Ghana World Cup Team Coach: Milovan Rajevac

Rajevac seemed an unlikely choice, having never coached outside his native Serbia. But he has had tremendous success — easy qualification for South Africa, the finals of the African Nations Cup — while transforming Ghana from a freewheeling offensive-minded side to a tactical defense-first team.

At the ANC tourney, Rajevac says he told the Black Stars that the goal should be to win, not to play beautiful soccer. He repeated the game’s now familiar mantra: “Only the results matter.”

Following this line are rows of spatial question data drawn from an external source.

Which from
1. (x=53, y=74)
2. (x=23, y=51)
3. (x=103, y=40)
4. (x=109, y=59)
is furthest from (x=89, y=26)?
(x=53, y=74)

Ghana World Cup Team Strength: Even though the team's best player, Michael Essien, can't suit up because of injury, Ghana boasts a surplus of talent and strong legs in the midfield. And they play with tremendous energy and confidence.

Ghana World Cup Team Weakness: Where did the goals go? Despite reaching the finals of the ANC, Ghana scored only four goals in five games. Desperate for some vigor in its attack, the team tried — unsuccessfully — to lure 19-year-old, Ghanaian-born Mario Balotelli home from Italy.

Ghana World Cup Key Player: Asamoah Gyan

On a team in dire need of goal production a player who can score on the ground and in the air, with a flair for the quick strike, looms potentially large. The 24-year-old striker, who plays for Rennes in France, scored early on a powerful header off a corner kick to launch Ghana past Nigeria and into the ANC Finals. And his strike against Czech Republic, just 68 seconds into the game, was the fastest goal of the 2006 World Cup and keyed the 2-0 upset.